Siempre que voy a París, el peregrinaje a Notre Dame se vuelve una necesidad intelectual. Un viaje al reencuentro con un país que he hecho mío desde hace muchos años: por su historia y por su literatura. Me siento en una de las terrazas de la rive gauche y, desde ahí, en la comodidad del anonimato pienso en Notre Dame, en sus leyendas, en la novela de Víctor Hugo y en Francia. Pienso en Miranda y en Napoleón, pienso en aquella revolución que cambió el mundo, pienso en Notre Dame. El lunes pasado, mientras empezaba a anochecer en París, ardió Notre Dame y volvió a salir a flote su leyenda y, desde París, crecieron nuevas leyendas, discursos encontrados, relatos fascinantes creados por el hombre del pueblo, por los testigos de la catástrofe y por quienes dicen haber sido testigos de la misma.
Leí la novela de Hugo en una semana de vacaciones durante mi segundo año de carrera. La leí en una traducción española que no era del todo mala.
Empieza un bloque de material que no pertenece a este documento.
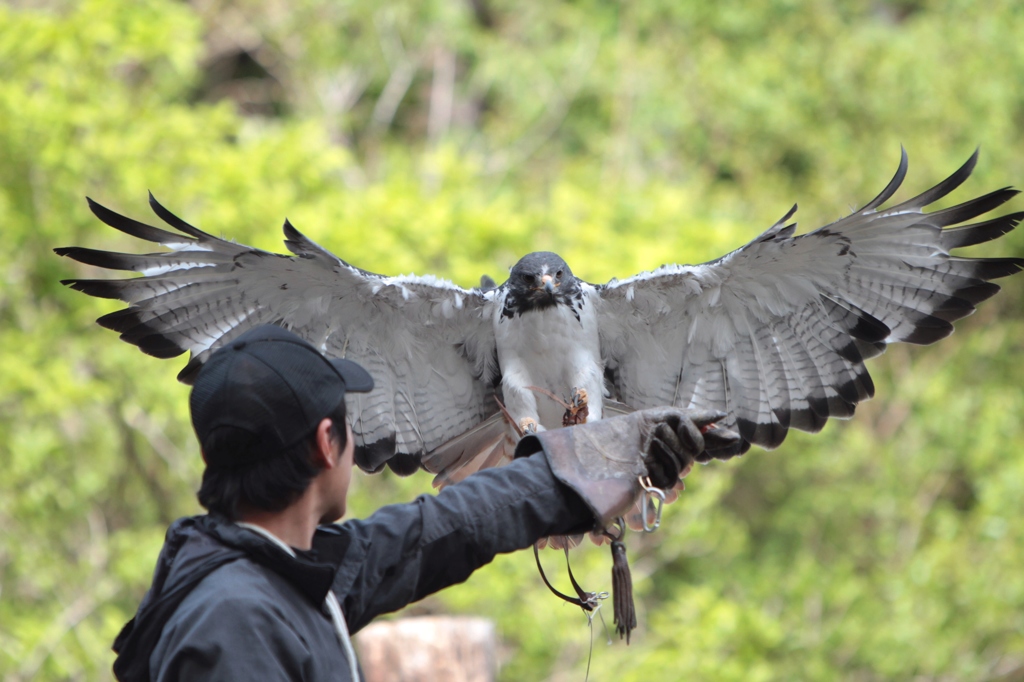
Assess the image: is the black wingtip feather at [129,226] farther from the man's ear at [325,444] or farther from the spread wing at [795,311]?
the spread wing at [795,311]

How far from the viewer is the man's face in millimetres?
2092

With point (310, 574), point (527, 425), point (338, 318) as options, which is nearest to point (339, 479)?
point (310, 574)

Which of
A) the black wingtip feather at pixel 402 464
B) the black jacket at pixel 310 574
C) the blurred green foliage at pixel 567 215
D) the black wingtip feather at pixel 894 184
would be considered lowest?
the black jacket at pixel 310 574

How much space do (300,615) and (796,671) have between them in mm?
8239

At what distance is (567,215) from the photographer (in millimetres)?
8609

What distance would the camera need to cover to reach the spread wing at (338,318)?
374 cm

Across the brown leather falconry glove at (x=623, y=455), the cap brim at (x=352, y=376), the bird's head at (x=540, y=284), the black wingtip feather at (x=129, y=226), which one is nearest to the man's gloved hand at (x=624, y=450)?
the brown leather falconry glove at (x=623, y=455)

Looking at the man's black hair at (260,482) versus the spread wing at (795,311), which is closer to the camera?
the man's black hair at (260,482)

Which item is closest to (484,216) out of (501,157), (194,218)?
(194,218)

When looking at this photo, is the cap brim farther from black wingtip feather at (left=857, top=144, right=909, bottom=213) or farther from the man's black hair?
black wingtip feather at (left=857, top=144, right=909, bottom=213)

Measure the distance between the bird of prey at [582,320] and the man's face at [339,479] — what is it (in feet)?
5.15

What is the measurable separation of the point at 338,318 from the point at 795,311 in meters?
1.80

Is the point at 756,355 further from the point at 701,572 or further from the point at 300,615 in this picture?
the point at 701,572

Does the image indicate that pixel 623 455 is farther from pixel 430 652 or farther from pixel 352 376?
pixel 430 652
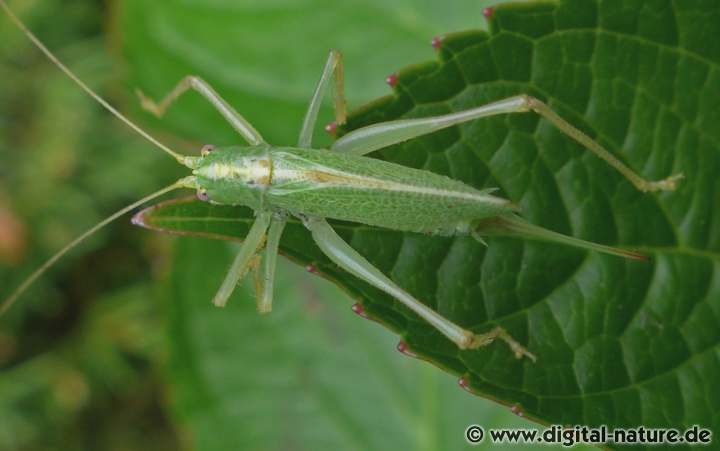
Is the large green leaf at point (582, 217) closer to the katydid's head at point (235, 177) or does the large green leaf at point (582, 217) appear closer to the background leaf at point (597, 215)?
the background leaf at point (597, 215)

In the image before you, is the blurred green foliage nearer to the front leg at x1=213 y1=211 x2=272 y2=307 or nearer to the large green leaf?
the front leg at x1=213 y1=211 x2=272 y2=307

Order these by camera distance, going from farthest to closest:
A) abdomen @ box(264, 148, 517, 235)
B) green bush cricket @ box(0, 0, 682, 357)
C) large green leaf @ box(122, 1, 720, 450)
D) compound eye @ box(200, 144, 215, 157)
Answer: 1. compound eye @ box(200, 144, 215, 157)
2. abdomen @ box(264, 148, 517, 235)
3. green bush cricket @ box(0, 0, 682, 357)
4. large green leaf @ box(122, 1, 720, 450)

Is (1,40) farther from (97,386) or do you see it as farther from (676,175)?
(676,175)

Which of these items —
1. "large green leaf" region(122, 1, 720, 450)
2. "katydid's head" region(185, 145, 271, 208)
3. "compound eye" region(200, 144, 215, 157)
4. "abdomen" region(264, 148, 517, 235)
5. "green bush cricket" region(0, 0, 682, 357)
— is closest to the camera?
"large green leaf" region(122, 1, 720, 450)

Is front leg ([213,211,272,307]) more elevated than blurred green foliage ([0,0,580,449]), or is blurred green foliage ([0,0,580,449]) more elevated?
blurred green foliage ([0,0,580,449])

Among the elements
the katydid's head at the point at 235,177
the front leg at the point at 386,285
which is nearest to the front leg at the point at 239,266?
the katydid's head at the point at 235,177

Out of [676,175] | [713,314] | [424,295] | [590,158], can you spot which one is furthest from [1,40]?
[713,314]

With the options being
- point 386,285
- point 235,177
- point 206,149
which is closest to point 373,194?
point 386,285

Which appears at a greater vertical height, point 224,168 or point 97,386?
point 224,168

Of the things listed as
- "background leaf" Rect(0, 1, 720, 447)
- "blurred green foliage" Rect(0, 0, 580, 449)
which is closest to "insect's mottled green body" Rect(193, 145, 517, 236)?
"background leaf" Rect(0, 1, 720, 447)
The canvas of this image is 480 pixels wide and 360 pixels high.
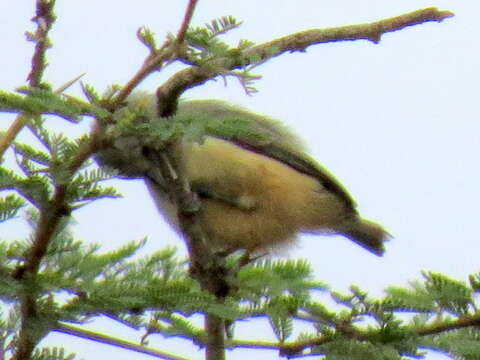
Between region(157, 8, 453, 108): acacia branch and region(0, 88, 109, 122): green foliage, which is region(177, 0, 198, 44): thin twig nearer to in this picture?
region(157, 8, 453, 108): acacia branch

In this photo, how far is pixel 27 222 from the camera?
3.13 meters

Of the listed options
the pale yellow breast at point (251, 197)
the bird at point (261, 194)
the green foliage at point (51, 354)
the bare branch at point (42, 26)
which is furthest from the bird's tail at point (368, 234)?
the bare branch at point (42, 26)

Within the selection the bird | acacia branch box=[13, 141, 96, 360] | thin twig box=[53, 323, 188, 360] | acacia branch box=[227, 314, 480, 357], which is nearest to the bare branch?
acacia branch box=[13, 141, 96, 360]

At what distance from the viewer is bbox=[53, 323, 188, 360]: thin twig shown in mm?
2898

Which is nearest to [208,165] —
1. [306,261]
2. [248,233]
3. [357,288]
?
[248,233]

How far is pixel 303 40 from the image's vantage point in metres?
2.93

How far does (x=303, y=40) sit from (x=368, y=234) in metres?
3.14

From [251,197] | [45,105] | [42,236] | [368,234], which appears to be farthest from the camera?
[368,234]

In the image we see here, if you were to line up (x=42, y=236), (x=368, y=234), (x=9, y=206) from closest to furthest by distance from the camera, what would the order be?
(x=42, y=236)
(x=9, y=206)
(x=368, y=234)

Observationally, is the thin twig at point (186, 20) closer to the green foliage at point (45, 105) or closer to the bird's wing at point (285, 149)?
the green foliage at point (45, 105)

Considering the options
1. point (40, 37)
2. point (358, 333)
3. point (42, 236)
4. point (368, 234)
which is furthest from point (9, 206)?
point (368, 234)

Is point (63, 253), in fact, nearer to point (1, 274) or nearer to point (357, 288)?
point (1, 274)

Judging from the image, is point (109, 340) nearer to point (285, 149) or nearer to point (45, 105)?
point (45, 105)

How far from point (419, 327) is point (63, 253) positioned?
1084 millimetres
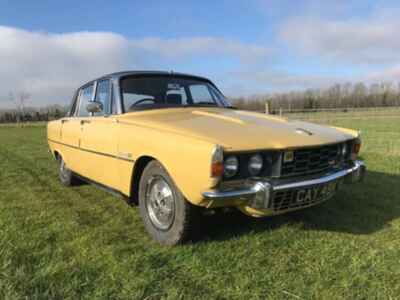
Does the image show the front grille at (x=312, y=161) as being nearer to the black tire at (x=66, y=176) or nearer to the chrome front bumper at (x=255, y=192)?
the chrome front bumper at (x=255, y=192)

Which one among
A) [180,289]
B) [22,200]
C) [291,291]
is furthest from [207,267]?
[22,200]

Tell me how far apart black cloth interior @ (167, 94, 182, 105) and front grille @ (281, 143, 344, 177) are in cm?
181

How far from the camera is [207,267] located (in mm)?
2742

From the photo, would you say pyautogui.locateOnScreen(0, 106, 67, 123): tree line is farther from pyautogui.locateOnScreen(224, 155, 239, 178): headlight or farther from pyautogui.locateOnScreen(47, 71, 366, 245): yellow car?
pyautogui.locateOnScreen(224, 155, 239, 178): headlight

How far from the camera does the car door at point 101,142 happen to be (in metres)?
3.76

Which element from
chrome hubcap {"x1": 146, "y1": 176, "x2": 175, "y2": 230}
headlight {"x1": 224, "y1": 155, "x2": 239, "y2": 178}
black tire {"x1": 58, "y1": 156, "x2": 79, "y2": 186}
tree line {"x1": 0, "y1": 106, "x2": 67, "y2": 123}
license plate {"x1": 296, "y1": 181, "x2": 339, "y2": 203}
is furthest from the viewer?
tree line {"x1": 0, "y1": 106, "x2": 67, "y2": 123}

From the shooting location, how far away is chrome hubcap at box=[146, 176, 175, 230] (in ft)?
10.3

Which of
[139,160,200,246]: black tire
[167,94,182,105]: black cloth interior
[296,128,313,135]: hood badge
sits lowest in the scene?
[139,160,200,246]: black tire

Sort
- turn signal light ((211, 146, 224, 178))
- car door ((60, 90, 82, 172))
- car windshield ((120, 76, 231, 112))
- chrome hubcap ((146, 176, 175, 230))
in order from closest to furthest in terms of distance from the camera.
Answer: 1. turn signal light ((211, 146, 224, 178))
2. chrome hubcap ((146, 176, 175, 230))
3. car windshield ((120, 76, 231, 112))
4. car door ((60, 90, 82, 172))

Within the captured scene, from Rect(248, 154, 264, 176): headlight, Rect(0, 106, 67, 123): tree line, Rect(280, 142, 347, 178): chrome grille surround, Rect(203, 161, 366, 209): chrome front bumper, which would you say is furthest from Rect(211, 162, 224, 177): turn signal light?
Rect(0, 106, 67, 123): tree line

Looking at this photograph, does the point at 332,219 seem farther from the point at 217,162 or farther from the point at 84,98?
the point at 84,98

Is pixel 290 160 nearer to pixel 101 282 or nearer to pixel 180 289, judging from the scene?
pixel 180 289

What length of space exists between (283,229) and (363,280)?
3.45 ft

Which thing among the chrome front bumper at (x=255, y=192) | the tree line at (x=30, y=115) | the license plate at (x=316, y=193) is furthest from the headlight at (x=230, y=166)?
the tree line at (x=30, y=115)
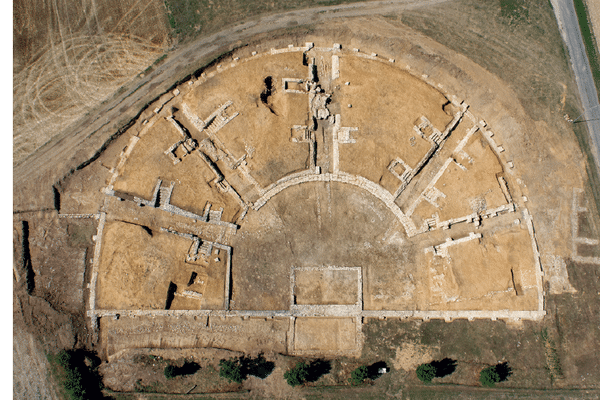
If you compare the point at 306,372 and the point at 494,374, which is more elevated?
the point at 306,372

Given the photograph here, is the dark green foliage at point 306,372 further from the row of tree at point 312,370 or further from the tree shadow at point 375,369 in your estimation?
the tree shadow at point 375,369

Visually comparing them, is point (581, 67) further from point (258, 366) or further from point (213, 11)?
point (258, 366)

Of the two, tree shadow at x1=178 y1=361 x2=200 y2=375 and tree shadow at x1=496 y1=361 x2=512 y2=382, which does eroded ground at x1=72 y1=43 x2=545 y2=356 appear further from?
tree shadow at x1=496 y1=361 x2=512 y2=382

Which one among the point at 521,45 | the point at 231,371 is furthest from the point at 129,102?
the point at 521,45

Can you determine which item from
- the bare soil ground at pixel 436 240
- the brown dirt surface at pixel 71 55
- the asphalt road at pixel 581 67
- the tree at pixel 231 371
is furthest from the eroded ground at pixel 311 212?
the asphalt road at pixel 581 67

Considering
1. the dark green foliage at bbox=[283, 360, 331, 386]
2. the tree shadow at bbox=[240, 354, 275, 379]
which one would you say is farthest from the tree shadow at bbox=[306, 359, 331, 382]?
the tree shadow at bbox=[240, 354, 275, 379]

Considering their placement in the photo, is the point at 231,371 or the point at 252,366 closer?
the point at 231,371

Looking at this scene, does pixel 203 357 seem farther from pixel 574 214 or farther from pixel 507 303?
pixel 574 214
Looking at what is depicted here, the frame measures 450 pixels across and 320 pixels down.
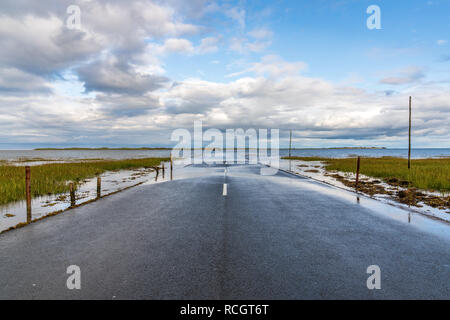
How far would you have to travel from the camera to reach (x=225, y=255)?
500 centimetres

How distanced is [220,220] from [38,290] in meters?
4.80

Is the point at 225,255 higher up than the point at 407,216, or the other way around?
the point at 225,255

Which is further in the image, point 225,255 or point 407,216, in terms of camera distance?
point 407,216

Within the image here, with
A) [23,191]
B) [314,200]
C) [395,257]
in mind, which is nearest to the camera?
[395,257]

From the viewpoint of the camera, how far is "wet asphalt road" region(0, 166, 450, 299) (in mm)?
3760

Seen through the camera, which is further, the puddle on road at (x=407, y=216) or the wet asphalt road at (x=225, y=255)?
the puddle on road at (x=407, y=216)

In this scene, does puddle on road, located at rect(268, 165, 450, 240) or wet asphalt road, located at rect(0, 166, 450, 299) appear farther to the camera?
puddle on road, located at rect(268, 165, 450, 240)

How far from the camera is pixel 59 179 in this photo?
21.0m

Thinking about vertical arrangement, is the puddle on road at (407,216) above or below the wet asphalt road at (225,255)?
below

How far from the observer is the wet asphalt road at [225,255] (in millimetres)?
3760

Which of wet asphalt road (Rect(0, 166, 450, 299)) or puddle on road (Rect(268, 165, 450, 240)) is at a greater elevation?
wet asphalt road (Rect(0, 166, 450, 299))
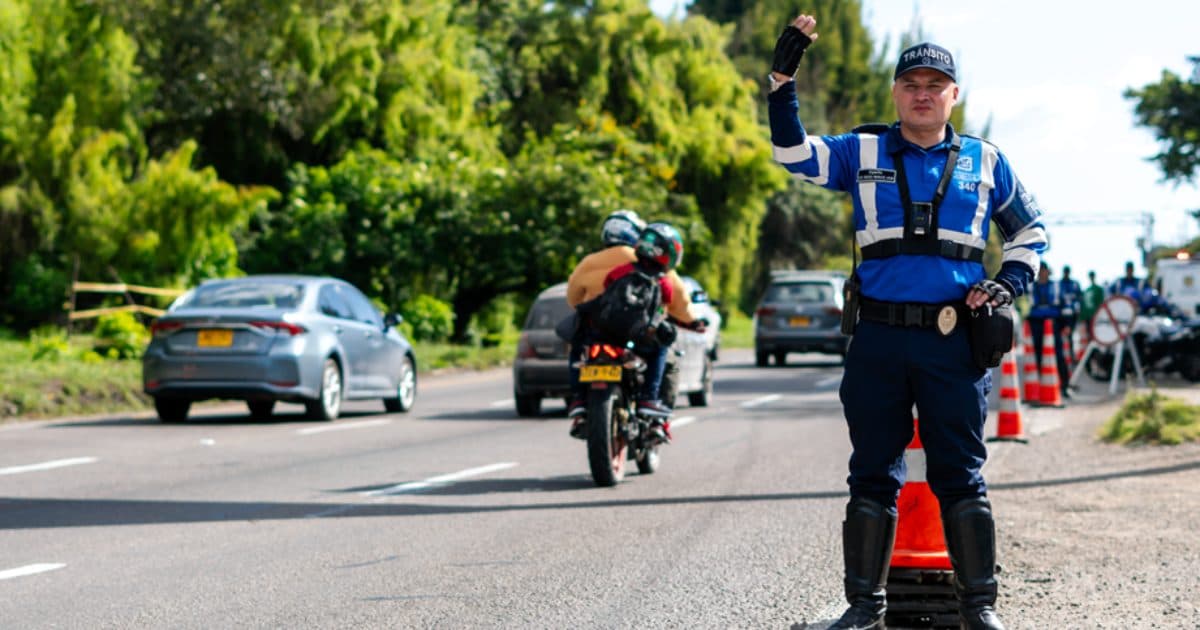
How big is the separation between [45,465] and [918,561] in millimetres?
8211

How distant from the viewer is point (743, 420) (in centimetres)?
1755

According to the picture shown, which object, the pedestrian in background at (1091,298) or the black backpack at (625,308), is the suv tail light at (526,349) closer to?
the black backpack at (625,308)

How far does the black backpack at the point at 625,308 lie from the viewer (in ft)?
36.3

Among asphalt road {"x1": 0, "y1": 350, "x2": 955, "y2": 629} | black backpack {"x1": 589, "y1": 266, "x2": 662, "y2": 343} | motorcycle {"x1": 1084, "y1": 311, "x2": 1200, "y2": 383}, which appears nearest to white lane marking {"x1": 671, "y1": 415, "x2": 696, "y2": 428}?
asphalt road {"x1": 0, "y1": 350, "x2": 955, "y2": 629}

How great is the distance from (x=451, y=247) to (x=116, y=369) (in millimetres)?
14810

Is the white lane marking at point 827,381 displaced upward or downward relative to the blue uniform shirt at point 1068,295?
downward

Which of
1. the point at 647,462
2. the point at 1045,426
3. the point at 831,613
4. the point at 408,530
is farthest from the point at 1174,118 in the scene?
the point at 831,613

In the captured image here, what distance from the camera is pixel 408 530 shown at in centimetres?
894

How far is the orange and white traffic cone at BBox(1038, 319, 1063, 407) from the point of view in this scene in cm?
1895

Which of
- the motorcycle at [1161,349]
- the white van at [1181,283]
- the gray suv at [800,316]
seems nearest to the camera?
the motorcycle at [1161,349]

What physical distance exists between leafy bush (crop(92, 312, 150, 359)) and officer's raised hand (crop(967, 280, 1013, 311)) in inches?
771

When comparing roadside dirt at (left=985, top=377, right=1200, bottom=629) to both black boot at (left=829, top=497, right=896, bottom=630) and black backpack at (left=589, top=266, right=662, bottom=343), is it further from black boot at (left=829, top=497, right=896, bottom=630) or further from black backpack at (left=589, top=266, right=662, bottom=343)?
black backpack at (left=589, top=266, right=662, bottom=343)

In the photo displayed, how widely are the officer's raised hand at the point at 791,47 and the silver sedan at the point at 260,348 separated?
463 inches

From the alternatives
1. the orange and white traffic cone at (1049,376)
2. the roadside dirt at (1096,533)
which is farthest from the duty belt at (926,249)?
the orange and white traffic cone at (1049,376)
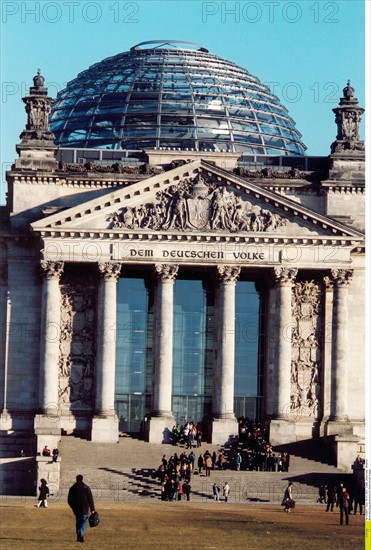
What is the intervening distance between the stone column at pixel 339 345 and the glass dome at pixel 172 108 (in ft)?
55.4

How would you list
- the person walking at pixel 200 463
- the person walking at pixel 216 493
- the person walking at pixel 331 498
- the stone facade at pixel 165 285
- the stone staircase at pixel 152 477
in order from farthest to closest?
the stone facade at pixel 165 285
the person walking at pixel 200 463
the stone staircase at pixel 152 477
the person walking at pixel 216 493
the person walking at pixel 331 498

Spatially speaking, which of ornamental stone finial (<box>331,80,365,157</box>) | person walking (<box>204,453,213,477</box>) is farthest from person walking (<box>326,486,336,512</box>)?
ornamental stone finial (<box>331,80,365,157</box>)

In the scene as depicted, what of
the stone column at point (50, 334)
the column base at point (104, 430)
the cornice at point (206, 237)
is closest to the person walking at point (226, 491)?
the column base at point (104, 430)

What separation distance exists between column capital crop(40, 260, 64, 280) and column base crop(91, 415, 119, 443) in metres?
8.12

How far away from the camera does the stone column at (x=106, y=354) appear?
371 ft

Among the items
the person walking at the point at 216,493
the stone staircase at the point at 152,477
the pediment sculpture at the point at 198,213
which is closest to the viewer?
the person walking at the point at 216,493

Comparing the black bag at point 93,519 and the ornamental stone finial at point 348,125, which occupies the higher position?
the ornamental stone finial at point 348,125

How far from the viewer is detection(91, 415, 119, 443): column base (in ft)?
369

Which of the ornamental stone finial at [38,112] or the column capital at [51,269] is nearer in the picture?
the column capital at [51,269]

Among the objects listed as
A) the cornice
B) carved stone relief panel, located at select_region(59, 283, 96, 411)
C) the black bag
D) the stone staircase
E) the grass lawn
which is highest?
the cornice

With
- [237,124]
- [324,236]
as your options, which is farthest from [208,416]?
[237,124]

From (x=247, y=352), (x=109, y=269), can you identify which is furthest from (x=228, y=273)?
(x=109, y=269)

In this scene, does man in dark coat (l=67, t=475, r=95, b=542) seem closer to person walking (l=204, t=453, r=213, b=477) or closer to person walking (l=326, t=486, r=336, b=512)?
person walking (l=326, t=486, r=336, b=512)

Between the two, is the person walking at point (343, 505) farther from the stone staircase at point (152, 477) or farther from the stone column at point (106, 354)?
the stone column at point (106, 354)
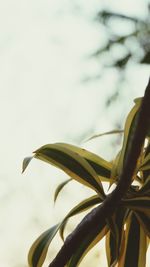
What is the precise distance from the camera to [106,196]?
762mm

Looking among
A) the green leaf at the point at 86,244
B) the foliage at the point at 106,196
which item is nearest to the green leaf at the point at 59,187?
the foliage at the point at 106,196

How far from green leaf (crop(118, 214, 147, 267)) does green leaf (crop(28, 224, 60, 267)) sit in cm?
18

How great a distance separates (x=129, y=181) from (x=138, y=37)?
1.53ft

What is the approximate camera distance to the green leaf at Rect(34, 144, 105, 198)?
0.78 meters

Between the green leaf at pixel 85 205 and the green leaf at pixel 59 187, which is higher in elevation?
the green leaf at pixel 59 187

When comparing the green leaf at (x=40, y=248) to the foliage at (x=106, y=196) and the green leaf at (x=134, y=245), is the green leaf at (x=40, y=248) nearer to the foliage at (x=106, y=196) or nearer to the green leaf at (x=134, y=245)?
the foliage at (x=106, y=196)

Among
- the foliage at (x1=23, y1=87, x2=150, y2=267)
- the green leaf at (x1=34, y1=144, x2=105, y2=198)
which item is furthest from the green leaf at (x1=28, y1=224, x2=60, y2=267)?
the green leaf at (x1=34, y1=144, x2=105, y2=198)

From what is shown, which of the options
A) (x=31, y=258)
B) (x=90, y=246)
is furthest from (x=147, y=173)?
(x=31, y=258)

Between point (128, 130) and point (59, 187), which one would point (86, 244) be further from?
point (128, 130)

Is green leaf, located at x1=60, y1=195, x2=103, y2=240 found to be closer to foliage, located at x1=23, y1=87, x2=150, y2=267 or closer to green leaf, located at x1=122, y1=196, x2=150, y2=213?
foliage, located at x1=23, y1=87, x2=150, y2=267

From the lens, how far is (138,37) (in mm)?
906

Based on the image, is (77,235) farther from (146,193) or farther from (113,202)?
(146,193)

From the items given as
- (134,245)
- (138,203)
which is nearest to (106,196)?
(138,203)

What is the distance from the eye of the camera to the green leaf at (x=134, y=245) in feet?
2.75
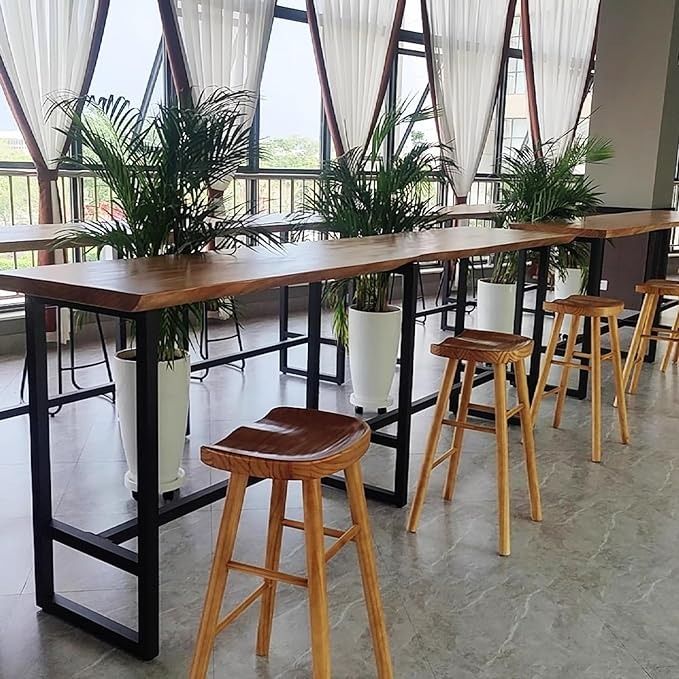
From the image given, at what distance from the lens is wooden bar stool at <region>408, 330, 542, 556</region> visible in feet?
8.55

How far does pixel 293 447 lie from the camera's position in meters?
1.79

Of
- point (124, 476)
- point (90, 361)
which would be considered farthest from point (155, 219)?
point (90, 361)

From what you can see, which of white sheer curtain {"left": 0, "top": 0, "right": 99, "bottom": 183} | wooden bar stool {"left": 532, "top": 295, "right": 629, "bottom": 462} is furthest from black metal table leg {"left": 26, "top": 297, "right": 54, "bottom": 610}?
white sheer curtain {"left": 0, "top": 0, "right": 99, "bottom": 183}

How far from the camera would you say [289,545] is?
259cm

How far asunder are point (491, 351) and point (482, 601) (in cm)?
78

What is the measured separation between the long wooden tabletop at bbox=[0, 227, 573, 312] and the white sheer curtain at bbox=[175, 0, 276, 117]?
9.63 feet

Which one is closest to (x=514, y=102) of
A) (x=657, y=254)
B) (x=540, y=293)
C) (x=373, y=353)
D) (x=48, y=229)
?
(x=657, y=254)

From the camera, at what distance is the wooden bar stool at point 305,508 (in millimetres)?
1663

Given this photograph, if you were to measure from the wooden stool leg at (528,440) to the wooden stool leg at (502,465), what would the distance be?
10cm

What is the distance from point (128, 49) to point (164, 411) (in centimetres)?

La leí con devoción y placer, entre griegos y latinas, y aquella lectura me pareció, y al paso del tiempo de los muchos años me lo sigue pareciendo, luminosa porque la novela era todavía más luminosa que mi propia lectura. Descubrí a Hugo en esta novela y volví a leer Notre Dame años después de acabar mi carrera de Clásicas en Madrid, durante un largo periodo de pereza que fue un regalo en mi vida (lecturas y lecturas de tochos, desde Guerra y paz hasta Doctor Zhivago y El Don apacible), pero desde que la novela cayó en mis manos me di cuenta del gran secreto del texto: el amor imposible de la Bella y la Bestia, de la gloria y el adeheséis en un escenario colosal y desde entonces insustituible. En tiempos de Hugo corrió el rumor de que había que derruir ese inmenso monumento gótico porque estaba enfermo y el peligro de derrumbe podía ser inminente. Hugo escribió la novela y, según otra leyenda urbana de gran fortuna, salvó la destrucción de la Catedral de París, un lugar por donde ha pasado toda la historia de Francia y una gran parte de nuestra historia común europea. Sea todo eso verdad o no, lo que queda en la historia es la leyenda y Hugo pasó a ser con su novela la leyenda él mismo de una memoria religiosa y, sorprendentemente, laica, todo cuanto encerraba de cuentos populares y de mitología un monumento ya insalvable para la historia.
La novela de Hugo pasó a ser una novela muy popular y muy leída en todas las lenguas cultas del mundo, mientras, en el paralelo del tiempo, la Catedral de Notre Dame seguía siendo el lugar del secreto católico y el centro de la Citè de París, respetado por todos los franceses. Cuando llegó el turismo con su voz y presencia arrasadoras, Notre Dame fue un icono y una postal legendaria de París, de modo que París y Notre Dame eran una misma identificación, un mismo recuerdo, una misma memoria.
Desde una terraza de un café de París, en la rive gauche, me recuerdo sentado junto a Jorge Semprún, parisino español irredento, hablando de lo que sucedió ahí mismo, en la Place Saint Michel, en 1968. ¿Era otro intento de Revolución, fue un momento tan crítico en la historia de Francia como se dijo y nos creímos, y tal vez lo sigamos creyendo, la gente de aquella generación, que cometió el gran disparate de convertir a un asesino asmático, el llamado Che Guevara, en un mito de la justicia y la ley a la que aspirábamos en el mundo contemporáneo?
Desde esa misma terraza de la rive gauche de París, me pienso ahora mientras escribo esta crónica en mi estudio de Madrid. Me pienso y me veo ahora mismo en esa misma terraza observando con horror la catástrofe (que ya comienza a tener intérpretes populares, por qué paso, por qué tenía que pasar, por qué había tardado tanto tiempo en pasar), y veo invisibles bailando en el aire a Esmeralda y Quasimodo mientras escapan entre gárgolas y silencios por los techos y sótanos laberínticos de Notre Dame, la tierra quemada de París y la historia de Francia. Los veo a los dos huyendo de la turbamulta, saltando Quasimodo como el atleta fracasado que era y a la gitana Esmeralda, seductora, bailarina del mundo para todo la eternidad. Ahí los veo, veo sus sombras y sus carreras perseguidos los dos, la Bella y la Bestia, por el poder de la masa que los ha condenado a muerte. Corren, corren y corren hasta que llegan a la eternidad de un laberinto donde, agotados, ya nadie puede detenerlos y matarlos, ni aunque quemen Notre Dame. Así fue, así encontraron esos dos cuerpos en la leyenda de Hugo muchos años más tarde: fuertemente abrazados los dos. Cuando intentaron separarlos, se hicieron polvo del polvo en aquel sótano secreto. Sólo una palabra en griego clásico apareció en la superficie de la arena: necesidad, destino.